TOKYO -- As officials from South Korea faced their Japanese counterparts to discuss Tokyo's controversial imposition of export controls on key industrial materials on July 12, President Moon Jae-in was on a tour of the southwestern province of Jeollanam-do. In his remarks, the South Korean president invoked the memory of a national war hero who defeated the Japanese navy in the 1590s.
"During Japan's 16th-century invasions of Korea, Jeollanam-do residents, together with Admiral Yi Sun-sin, safeguarded the country with only 12 ships," said Moon, departing from the script given to the media. Moon knew from experience that mentioning the country's most revered historical figure would drum up hostility toward Japan, which had fired the first shot in a trade war with South Korea only eight days earlier.
Separated by only 50 km of water, the two countries share a long history of mostly peaceful coexistence. However, memories and symbols of past conflicts remain highly charged -- and during times of tension, invoking them can become a powerful political weapon.
Today's tension stems from the basic treaty of 1965, which opened up diplomatic relations between the two countries. Even though both were staunch U.S. allies during the Cold War, it took 14 years to forge the deal.
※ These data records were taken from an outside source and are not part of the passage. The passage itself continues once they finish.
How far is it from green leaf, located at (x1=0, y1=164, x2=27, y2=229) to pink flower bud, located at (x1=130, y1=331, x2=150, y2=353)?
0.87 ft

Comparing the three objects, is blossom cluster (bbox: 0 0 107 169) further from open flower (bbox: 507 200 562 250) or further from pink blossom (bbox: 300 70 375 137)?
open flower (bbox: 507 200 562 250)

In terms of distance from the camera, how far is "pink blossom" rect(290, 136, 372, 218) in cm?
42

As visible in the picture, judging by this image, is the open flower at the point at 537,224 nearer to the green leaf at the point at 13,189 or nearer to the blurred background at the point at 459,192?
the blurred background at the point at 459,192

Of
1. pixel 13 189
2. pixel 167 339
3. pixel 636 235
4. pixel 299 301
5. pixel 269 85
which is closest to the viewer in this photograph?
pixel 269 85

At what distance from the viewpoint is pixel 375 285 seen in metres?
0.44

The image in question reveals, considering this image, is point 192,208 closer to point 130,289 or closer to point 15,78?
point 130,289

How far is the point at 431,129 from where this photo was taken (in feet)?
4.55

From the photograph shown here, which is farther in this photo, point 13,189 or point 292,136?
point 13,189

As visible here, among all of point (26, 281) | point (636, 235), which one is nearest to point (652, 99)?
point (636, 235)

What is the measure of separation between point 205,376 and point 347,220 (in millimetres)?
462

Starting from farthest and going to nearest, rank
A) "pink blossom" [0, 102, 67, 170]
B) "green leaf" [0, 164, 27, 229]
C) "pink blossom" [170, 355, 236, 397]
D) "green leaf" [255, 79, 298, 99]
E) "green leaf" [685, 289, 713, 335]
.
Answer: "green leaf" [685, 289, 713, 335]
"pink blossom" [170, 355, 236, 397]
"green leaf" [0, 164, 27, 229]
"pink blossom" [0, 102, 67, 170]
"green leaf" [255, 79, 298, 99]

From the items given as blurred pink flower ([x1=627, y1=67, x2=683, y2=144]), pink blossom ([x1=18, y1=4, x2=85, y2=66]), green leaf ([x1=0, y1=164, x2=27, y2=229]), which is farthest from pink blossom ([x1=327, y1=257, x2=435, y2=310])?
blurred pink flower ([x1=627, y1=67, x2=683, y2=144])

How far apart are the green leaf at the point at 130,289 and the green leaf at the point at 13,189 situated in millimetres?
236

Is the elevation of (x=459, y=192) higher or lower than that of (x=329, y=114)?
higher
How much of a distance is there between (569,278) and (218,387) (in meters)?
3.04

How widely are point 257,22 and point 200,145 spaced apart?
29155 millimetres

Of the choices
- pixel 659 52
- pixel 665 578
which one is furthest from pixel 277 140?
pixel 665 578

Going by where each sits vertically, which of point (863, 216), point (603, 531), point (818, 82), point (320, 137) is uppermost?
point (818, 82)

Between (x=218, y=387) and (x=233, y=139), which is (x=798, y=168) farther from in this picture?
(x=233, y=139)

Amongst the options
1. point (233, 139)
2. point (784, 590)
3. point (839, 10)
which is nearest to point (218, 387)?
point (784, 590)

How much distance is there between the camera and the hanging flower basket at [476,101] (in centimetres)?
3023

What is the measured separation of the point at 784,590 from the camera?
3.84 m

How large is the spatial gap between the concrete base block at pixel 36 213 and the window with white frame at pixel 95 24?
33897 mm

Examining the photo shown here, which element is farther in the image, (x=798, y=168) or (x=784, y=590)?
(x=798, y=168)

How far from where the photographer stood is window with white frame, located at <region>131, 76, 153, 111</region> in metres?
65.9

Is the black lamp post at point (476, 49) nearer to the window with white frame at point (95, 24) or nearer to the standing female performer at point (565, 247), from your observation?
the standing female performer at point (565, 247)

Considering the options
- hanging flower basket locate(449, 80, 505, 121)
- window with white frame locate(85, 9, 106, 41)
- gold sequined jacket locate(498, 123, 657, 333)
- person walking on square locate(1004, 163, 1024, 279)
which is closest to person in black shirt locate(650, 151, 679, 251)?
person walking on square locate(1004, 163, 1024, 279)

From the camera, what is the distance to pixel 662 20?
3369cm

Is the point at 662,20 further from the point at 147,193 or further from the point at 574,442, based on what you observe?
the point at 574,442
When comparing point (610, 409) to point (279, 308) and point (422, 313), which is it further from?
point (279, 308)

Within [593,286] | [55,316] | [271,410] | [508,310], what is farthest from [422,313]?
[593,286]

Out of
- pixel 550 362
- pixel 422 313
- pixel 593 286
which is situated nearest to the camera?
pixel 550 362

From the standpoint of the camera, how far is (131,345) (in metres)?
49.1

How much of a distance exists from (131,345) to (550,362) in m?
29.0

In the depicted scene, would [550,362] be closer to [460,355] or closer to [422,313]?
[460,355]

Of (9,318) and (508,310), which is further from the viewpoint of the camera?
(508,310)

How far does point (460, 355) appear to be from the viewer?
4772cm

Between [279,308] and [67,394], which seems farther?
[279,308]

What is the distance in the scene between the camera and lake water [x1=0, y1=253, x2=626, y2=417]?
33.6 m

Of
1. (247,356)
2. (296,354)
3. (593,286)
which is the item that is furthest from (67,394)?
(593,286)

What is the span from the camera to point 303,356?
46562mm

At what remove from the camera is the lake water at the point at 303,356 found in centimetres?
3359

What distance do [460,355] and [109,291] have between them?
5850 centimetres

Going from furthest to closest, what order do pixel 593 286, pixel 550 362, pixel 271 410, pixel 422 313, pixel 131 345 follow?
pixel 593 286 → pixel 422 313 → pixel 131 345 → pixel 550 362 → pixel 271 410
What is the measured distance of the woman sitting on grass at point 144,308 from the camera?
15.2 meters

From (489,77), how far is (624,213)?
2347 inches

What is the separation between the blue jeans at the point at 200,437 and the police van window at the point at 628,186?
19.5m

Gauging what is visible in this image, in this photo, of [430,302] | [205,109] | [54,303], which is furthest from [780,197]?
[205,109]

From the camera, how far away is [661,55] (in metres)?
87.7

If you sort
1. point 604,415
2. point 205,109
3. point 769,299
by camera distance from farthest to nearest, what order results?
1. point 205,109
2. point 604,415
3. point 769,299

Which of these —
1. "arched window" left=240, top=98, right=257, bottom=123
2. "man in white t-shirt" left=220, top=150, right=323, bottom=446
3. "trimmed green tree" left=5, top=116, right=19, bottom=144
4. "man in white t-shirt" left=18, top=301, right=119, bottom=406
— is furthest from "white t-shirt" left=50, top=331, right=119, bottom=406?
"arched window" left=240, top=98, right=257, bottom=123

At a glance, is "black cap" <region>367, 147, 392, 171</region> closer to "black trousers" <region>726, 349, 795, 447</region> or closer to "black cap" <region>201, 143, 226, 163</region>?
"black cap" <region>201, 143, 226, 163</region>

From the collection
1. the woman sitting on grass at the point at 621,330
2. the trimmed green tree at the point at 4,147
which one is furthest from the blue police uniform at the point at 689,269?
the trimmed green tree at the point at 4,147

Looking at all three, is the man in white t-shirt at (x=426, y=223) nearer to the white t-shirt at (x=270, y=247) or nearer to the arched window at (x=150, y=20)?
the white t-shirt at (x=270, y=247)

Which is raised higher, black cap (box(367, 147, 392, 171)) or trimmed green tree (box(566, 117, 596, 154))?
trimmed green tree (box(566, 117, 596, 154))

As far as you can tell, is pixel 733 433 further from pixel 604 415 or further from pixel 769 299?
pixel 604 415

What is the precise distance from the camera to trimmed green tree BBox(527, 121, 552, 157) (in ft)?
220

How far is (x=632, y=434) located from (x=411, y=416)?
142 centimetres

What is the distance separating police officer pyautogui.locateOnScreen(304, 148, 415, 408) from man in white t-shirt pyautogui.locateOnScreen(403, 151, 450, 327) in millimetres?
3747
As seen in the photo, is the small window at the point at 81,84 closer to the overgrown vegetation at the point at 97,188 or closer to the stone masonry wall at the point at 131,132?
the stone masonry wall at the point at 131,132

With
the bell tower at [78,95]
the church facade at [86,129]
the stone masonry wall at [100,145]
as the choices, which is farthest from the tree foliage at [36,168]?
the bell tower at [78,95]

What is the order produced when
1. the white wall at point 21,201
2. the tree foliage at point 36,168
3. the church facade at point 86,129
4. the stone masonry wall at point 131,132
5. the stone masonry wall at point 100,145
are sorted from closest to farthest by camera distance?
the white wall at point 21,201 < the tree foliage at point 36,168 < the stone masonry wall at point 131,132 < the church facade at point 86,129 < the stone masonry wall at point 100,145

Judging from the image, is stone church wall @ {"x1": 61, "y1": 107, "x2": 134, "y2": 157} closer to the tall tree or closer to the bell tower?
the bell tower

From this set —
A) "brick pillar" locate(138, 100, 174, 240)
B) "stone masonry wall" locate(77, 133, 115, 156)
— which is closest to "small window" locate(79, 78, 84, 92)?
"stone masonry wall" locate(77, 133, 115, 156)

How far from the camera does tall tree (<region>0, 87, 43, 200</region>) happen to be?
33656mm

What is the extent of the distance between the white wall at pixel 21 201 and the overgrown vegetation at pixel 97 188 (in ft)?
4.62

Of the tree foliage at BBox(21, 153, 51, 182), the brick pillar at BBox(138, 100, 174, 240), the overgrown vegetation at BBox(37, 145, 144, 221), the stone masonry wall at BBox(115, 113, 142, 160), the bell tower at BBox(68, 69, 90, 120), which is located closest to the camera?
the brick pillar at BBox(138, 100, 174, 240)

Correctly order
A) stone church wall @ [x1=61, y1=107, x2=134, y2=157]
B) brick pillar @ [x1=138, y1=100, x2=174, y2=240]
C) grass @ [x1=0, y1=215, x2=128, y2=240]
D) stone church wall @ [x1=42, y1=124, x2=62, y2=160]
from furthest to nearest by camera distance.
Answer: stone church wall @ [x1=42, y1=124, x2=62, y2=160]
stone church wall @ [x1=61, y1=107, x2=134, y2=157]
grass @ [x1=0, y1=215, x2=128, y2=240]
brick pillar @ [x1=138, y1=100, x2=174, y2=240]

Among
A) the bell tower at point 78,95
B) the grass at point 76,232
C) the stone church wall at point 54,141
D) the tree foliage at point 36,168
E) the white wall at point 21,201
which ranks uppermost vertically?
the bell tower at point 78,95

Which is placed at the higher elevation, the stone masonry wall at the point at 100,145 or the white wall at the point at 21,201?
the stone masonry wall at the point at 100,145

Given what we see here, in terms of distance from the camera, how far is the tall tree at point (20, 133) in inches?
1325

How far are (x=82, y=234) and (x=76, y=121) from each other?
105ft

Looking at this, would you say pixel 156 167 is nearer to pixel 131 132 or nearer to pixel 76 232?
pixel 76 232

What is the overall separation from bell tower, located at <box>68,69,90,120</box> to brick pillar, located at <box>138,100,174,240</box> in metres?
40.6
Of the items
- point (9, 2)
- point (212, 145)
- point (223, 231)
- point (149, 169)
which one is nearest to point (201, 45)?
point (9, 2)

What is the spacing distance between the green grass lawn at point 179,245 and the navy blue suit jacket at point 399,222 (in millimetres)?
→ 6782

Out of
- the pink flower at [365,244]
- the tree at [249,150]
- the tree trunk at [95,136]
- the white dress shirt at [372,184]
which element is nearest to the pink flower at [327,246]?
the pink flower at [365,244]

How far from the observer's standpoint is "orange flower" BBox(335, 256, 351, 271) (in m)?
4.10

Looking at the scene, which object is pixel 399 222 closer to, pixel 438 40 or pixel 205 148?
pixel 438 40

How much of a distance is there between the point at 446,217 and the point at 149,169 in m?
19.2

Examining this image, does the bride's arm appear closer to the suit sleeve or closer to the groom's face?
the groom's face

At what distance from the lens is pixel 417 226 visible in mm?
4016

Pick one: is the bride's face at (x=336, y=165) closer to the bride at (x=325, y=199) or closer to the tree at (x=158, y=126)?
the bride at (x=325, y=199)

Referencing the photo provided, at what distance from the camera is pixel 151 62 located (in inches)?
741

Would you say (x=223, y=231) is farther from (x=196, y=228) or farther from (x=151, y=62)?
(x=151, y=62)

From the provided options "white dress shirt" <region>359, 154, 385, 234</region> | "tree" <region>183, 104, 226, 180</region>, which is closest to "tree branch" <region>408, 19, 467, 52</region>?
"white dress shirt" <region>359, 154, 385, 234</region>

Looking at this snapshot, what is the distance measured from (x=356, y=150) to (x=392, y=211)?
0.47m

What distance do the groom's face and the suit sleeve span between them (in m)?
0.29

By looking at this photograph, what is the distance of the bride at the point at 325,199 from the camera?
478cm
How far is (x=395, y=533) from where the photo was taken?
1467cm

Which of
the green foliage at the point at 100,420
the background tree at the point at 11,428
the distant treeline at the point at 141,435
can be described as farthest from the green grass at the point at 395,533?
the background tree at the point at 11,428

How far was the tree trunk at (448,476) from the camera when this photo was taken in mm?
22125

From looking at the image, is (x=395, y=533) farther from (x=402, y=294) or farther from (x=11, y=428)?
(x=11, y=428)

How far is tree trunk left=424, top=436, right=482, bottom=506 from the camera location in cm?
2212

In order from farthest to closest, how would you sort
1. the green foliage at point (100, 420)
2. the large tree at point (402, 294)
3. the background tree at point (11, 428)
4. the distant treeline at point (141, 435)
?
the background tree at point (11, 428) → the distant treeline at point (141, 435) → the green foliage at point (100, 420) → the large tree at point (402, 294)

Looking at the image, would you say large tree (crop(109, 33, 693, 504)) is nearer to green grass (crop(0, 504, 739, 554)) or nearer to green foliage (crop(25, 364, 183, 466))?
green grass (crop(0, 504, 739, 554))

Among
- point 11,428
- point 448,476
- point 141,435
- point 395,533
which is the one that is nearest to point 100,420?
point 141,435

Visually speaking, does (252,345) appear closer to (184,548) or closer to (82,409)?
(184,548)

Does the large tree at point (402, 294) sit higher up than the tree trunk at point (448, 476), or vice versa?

Under the settlement, Japan agreed to pay $500 million in grants and low-interest long-term loans, which was roughly 1.5 times of South Korea's national budget at the time. Under the terms -- negotiated with what was then a military dictatorship in South Korea -- issues concerning property, rights and interests of the two countries and their people were considered to "have been settled completely and finally."
In 2015, Tokyo agreed to make a one-time contribution of 1 billion yen ($9.2 million) as part of a settlement over the Japanese military's use of wartime "comfort women." Seoul used the proceeds to establish a foundation to support the surviving women. At the time, Japanese Prime Minister Shinzo Abe expressed his "most sincere apologies and remorse," while then-South Korean Foreign Minister Yun Byung-se declared that "the issue is resolved finally and irreversibly with this announcement."
However, the Moon administration dissolved the foundation in July.
From Tokyo's perspective, various claims from the colonial period between 1910 and 1945 have been legally settled, and moves -- like the Supreme Court decision last year ordering Japanese companies to pay reparations to wartime laborers -- to reopen cases are simply unacceptable. "The patience with South Korea has come to an end for many ordinary Japanese people," said Rui Matsukawa, ruling party lawmaker speaking in her personal capacity on July 24.
Things look different from the other side. Moon, in his speech at the 100th anniversary of March First Independence Movement this year, said: "The task of setting history right is what is needed to help our future generations stand tall."
Lee Young-chae, professor of human and social sciences at Keisen University, explains that the goal is "reestablishing social justice," meaning redressing the rights of ordinary people who had been unjustly treated by repressive governments.
The Korean scholar stressed that they are "not necessarily aimed to be anti-Japanese, but it is true that severe views against Japan are on the rise."
Times were better in 2003, a year after Japan and South Korea successfully co-hosted the soccer World Cup. Then-President Roh Moo-hyun, the first South Korean top leader born after the Japanese colonial rule, was invited to a banquet in Tokyo with then-Emperor Akihito. The president offered a toast for the "eternal development of the friendly relationship" and the bright future of Northeast Asia "built together by the two countries."
Unfortunately, Roh, who was a political mentor of Moon, was the last South Korean president invited to Japan as a state guest.